══ Extrait du document

La tradition des frondes ratées qui inspirait tant les romantiques.


Coquin et homme d’Etat
Philippe d'Orleans, Regent de France (1674-1723). Gravure de la fin du XIXe, debut du XXe siecle. ABECASIS/SIPA 00584335_000036

L’Air était tout en feu, le troisième roman de Camille Pascal, évoque la décadence baroque de la Régence et raconte une conspiration destinée – comme tant d’autres – à échouer.


À la régence de Philippe d’Orléans – neveu de Louis XIV qui a assuré le pouvoir pendant la minorité de Louis XV de 1715 à 1723 – s’attachent de nombreux clichés : la débauche, la légèreté, la corruption, les soupers du palais royal, les fêtes de Watteau, les marivaudages, le papier monnaie de John Law, le style léger et délicat de Germain Boffrand, le persiflage de Saint-Simon, l’impiété de l’abbé Dubois et la neurasthénie d’un régent que l’intelligence aurait rendu indifférent à tout… Ces images d’Epinal sont aussi cinématographiques et doivent beaucoup au succès du film de Bertrand Tavernier, Que la fête commence. Roman historique, L’air était tout en feu de Camille Pascal raconte une conjuration destinée à démettre le régent Philippe d’Orléans au profit du Parlement de Paris, du clan des bâtards légitimés de Louis XIV et de la couronne d’Espagne gagnée par le petit-fils de louis XIV, Philippe V.

Le récit s’amorce sur une image qui sera hélas familière au lecteur : un incendie prend au petit pont de l’île de la Cité et menace Notre-Dame – récit du célèbre brasier de 1718 qui a manqué d’enflammer le centre de Paris. L’occasion pour l’auteur d’un tour panoramique et descriptif de la capitale. Comme Vigny dans Cinq-Mars qui s’attardait autant sur la majesté des Pyrénées que le détail des intrigues à la cour de Louis XIII, Camille Pascal décrit avec précision ce siècle de faire-voir où chaque couleur, chaque vêtement, chaque coup d’œil dénonce une appartenance ou un non-dit. Le style reste fluide pourtant et la nervosité du récit équilibre le luxe de détails, évitant au lecteur l’ennui par lourdeur d’érudition ou abus de préciosité.

════
══ Liste des entrées

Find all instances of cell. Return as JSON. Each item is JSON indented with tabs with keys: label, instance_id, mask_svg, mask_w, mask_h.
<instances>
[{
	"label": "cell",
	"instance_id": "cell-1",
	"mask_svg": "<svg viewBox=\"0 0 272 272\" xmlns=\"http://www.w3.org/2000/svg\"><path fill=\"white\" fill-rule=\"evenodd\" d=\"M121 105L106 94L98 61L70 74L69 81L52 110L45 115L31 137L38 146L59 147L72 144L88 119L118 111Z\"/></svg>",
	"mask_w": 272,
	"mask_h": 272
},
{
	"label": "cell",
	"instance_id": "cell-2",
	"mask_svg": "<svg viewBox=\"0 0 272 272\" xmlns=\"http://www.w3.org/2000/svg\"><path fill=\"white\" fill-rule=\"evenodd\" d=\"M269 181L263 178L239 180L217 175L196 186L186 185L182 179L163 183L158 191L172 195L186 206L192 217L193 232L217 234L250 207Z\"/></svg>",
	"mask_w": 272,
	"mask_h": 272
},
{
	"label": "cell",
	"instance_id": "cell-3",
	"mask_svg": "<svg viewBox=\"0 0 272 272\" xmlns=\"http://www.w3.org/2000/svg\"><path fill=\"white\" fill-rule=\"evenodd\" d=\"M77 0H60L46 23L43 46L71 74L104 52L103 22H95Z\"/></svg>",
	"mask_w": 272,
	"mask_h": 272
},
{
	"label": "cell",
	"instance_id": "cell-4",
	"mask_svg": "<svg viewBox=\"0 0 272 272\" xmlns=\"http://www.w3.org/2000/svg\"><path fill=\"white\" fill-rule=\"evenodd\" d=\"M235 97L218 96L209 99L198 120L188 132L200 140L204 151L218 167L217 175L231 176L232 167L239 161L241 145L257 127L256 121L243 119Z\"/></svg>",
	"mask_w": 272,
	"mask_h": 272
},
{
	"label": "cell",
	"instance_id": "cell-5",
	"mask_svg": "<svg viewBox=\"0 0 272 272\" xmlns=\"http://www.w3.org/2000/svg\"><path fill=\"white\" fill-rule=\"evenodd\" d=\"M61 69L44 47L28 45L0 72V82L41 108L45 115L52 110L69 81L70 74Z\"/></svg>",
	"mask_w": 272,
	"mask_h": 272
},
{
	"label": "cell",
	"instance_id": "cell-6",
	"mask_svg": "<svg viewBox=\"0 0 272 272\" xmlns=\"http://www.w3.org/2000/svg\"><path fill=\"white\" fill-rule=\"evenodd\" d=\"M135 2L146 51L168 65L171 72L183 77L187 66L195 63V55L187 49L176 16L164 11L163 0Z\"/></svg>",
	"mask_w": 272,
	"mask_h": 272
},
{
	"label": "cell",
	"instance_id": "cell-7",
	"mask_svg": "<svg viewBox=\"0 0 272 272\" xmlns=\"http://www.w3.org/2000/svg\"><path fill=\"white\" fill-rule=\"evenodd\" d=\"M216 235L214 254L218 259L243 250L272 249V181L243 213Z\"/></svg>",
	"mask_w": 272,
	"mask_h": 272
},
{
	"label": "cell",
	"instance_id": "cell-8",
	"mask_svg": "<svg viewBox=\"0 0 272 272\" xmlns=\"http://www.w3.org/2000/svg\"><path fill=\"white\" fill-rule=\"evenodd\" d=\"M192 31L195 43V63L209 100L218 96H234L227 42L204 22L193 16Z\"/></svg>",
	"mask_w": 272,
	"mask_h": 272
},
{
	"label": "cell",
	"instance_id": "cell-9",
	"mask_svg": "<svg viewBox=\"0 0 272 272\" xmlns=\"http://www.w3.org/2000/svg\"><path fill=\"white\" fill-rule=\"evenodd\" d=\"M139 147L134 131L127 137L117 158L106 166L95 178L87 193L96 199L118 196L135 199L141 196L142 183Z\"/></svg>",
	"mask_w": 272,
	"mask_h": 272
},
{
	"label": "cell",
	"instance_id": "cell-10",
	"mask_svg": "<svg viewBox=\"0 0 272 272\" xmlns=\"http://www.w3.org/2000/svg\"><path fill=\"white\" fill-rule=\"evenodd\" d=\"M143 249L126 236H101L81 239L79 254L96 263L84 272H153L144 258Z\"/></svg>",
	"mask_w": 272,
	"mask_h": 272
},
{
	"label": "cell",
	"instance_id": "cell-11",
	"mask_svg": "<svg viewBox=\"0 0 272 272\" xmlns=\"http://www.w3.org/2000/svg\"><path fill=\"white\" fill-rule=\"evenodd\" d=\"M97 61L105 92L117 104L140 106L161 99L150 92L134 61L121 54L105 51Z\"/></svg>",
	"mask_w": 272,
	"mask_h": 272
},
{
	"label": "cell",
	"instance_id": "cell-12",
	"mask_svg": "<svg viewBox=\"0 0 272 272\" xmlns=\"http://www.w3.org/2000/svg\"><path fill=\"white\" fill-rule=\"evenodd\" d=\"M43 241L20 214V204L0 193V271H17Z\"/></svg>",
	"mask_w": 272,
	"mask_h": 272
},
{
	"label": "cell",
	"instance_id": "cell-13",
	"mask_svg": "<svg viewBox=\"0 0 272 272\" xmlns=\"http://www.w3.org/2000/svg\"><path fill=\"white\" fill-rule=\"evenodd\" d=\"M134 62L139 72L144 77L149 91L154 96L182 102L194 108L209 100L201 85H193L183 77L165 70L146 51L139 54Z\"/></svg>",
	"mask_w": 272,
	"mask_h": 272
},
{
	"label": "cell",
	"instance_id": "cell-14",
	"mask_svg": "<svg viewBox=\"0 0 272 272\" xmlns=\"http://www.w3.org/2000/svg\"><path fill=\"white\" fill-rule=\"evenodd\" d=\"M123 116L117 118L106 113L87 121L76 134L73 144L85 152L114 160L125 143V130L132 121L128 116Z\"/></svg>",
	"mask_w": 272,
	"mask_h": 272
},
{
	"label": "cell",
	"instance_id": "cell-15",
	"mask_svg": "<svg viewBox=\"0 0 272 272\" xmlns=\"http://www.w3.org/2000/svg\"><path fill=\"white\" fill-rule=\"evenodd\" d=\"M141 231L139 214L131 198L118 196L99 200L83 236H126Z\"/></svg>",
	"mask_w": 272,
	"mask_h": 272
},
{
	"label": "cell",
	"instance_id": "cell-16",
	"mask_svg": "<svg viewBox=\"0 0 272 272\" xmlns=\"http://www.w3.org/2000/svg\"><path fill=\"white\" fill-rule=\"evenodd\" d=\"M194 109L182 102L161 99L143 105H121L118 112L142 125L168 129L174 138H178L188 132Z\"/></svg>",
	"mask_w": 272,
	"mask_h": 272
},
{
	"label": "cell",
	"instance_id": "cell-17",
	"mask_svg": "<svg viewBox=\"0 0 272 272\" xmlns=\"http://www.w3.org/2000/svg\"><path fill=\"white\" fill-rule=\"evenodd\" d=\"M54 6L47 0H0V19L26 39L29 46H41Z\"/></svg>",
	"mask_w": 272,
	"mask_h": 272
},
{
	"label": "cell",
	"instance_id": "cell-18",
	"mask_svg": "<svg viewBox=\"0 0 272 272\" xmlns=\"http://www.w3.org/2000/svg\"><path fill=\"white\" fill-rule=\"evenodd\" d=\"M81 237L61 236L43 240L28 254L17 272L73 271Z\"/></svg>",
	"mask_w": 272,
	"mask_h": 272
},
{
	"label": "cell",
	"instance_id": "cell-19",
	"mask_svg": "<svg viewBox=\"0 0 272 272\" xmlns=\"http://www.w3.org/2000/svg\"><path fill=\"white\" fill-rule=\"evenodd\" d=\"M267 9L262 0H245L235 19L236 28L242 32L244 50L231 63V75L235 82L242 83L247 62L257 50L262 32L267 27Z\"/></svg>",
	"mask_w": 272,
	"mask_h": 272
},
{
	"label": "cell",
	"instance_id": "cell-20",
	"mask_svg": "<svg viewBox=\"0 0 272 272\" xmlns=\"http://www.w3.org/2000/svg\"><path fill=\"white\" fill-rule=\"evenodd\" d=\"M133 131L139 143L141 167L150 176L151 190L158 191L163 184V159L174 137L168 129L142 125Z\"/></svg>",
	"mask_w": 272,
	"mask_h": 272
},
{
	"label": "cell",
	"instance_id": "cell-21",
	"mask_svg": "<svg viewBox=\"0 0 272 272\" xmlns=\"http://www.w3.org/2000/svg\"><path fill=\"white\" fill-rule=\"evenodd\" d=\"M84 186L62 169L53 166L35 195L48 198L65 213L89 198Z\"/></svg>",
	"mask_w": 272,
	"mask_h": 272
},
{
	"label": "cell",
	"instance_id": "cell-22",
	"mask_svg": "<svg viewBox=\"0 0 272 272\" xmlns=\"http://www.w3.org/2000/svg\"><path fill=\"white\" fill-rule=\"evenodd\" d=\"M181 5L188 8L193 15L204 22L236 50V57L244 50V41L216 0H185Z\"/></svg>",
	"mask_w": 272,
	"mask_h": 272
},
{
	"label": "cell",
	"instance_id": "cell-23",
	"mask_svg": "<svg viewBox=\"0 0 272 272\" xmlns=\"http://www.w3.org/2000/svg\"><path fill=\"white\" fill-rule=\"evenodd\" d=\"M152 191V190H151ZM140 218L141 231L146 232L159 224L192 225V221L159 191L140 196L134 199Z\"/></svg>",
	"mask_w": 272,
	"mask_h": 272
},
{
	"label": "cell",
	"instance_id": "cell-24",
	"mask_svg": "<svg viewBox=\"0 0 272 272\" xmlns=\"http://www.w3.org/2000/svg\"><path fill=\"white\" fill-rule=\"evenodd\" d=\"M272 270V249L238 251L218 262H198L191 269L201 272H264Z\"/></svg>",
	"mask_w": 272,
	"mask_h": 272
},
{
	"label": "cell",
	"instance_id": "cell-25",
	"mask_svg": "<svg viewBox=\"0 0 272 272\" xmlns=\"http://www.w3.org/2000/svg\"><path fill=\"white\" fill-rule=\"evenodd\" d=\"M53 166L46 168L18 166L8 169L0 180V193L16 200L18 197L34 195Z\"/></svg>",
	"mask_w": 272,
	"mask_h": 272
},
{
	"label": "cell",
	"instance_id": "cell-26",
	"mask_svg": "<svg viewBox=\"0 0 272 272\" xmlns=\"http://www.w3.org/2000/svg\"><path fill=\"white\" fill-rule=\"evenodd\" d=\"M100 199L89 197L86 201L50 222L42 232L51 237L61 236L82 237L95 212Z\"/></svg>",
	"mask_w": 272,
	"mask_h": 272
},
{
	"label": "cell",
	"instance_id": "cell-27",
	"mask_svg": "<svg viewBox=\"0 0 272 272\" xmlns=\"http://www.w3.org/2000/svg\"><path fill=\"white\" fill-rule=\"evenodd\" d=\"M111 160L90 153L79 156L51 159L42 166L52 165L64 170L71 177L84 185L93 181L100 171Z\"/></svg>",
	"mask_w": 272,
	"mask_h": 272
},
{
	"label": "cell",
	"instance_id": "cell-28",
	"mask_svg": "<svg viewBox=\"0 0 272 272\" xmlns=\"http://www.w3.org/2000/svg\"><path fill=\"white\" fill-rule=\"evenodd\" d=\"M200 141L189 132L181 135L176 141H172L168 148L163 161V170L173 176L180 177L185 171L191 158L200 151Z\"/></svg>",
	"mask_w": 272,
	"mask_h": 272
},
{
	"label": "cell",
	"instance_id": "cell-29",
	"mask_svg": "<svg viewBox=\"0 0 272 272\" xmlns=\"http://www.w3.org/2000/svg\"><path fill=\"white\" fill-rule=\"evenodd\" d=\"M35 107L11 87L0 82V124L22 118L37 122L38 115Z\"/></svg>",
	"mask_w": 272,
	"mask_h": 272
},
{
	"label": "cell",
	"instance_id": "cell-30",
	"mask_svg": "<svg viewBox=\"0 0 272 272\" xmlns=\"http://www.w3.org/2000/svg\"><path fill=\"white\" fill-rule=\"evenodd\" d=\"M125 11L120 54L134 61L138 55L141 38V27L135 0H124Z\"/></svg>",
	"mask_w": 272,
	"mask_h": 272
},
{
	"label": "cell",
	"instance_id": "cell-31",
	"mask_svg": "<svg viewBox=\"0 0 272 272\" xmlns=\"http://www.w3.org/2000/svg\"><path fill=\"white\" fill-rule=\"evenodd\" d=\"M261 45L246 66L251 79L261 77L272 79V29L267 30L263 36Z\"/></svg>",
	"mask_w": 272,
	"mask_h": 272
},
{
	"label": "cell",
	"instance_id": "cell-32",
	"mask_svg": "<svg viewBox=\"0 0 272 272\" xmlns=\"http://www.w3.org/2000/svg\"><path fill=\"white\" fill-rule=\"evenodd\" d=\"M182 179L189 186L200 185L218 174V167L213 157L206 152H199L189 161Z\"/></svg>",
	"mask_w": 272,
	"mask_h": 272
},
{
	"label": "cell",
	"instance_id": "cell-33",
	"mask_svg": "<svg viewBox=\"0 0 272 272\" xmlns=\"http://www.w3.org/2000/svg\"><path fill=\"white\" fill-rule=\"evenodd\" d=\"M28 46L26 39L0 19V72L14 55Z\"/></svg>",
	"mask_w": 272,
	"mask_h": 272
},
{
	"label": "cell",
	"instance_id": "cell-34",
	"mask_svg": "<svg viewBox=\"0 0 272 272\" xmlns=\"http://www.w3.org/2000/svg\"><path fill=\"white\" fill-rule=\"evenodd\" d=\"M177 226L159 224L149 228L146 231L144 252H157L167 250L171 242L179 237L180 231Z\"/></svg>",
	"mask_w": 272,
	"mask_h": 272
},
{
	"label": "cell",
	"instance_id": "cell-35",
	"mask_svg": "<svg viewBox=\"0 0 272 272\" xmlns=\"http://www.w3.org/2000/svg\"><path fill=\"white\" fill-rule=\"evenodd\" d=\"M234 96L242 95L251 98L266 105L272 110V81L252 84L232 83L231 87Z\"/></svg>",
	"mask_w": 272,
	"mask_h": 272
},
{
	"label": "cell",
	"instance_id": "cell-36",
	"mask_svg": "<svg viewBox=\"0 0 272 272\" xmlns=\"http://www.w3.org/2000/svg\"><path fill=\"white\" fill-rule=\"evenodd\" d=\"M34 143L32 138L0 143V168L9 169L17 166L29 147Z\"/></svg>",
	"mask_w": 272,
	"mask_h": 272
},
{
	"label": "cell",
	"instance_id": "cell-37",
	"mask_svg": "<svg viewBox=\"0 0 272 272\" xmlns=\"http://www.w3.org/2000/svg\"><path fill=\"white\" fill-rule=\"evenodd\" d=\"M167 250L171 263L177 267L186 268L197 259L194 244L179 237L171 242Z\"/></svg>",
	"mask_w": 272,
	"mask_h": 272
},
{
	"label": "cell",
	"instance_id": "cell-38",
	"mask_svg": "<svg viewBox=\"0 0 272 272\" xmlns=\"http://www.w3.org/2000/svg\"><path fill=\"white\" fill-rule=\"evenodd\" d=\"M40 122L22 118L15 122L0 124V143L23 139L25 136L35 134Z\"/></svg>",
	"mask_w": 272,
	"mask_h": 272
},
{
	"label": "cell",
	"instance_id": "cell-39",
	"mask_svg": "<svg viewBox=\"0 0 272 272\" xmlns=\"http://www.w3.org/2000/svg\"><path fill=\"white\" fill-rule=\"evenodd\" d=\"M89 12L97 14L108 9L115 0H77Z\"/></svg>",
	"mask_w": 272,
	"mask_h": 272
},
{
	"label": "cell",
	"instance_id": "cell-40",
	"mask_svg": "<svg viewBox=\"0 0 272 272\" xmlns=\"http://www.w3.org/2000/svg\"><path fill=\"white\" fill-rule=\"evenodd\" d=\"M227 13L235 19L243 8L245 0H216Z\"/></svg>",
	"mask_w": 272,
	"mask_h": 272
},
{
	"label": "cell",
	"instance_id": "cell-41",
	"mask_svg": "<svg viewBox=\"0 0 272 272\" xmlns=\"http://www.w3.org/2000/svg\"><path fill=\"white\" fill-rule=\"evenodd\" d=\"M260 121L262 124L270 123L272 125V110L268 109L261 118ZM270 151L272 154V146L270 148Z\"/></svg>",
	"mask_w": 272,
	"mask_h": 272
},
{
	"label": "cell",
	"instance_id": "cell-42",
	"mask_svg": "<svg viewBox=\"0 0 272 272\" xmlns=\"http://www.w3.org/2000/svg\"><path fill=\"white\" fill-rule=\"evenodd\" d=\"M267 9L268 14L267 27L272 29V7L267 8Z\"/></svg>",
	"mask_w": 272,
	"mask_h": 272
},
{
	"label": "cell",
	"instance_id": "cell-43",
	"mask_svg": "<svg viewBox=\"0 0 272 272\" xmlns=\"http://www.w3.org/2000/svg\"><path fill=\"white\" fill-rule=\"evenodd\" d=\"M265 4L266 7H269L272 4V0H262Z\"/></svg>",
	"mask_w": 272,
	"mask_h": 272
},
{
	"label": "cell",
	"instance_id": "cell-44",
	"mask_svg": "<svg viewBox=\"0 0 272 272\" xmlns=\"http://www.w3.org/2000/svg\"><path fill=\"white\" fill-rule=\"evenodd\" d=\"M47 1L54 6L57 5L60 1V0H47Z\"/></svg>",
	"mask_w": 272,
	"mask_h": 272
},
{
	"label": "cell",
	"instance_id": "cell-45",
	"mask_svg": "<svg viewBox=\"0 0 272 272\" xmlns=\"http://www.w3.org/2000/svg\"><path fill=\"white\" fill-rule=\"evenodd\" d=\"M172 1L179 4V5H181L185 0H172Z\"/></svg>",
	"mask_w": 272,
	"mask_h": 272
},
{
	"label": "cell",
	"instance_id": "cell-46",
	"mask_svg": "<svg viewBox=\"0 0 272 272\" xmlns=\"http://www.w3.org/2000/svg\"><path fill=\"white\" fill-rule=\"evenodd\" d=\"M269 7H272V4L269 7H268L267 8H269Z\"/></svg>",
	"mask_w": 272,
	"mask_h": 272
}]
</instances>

════

Consignes de travail
1. Selon le texte sur le roman de Camille Pascal, pourquoi le lecteur ne s'ennuie-t-il pas malgré l'abondance de détails ? Répondez en une à trois phrases.
2. Recopiez fidèlement le passage du texte sur le roman de Camille Pascal qui commence par « La tradition des » et se poursuit jusqu'à « d’autres – à échouer. ».
3. Répondez aux questions suivantes d'après le texte sur le roman de Camille Pascal.
(a) De quelle année à quelle année Philippe d'Orléans a-t-il assuré le pouvoir pendant la minorité de Louis XV ?
(b) À quel film de Bertrand Tavernier les clichés sur la Régence doivent-ils beaucoup ?
(c) En quelle année a eu lieu le brasier qui a manqué d'enflammer le centre de Paris ?

Corrigés
1. Le style reste fluide et la nervosité du récit équilibre le luxe de détails. Le lecteur évite ainsi l'ennui que pourraient causer la lourdeur d'érudition ou l'abus de préciosité.

2.
La tradition des frondes ratées qui inspirait tant les romantiques.


Coquin et homme d’Etat
Philippe d'Orleans, Regent de France (1674-1723). Gravure de la fin du XIXe, debut du XXe siecle. ABECASIS/SIPA 00584335_000036

L’Air était tout en feu, le troisième roman de Camille Pascal, évoque la décadence baroque de la Régence et raconte une conspiration destinée – comme tant d’autres – à échouer.

3.
(a) De 1715 à 1723.
(b) À *Que la fête commence*.
(c) En 1718.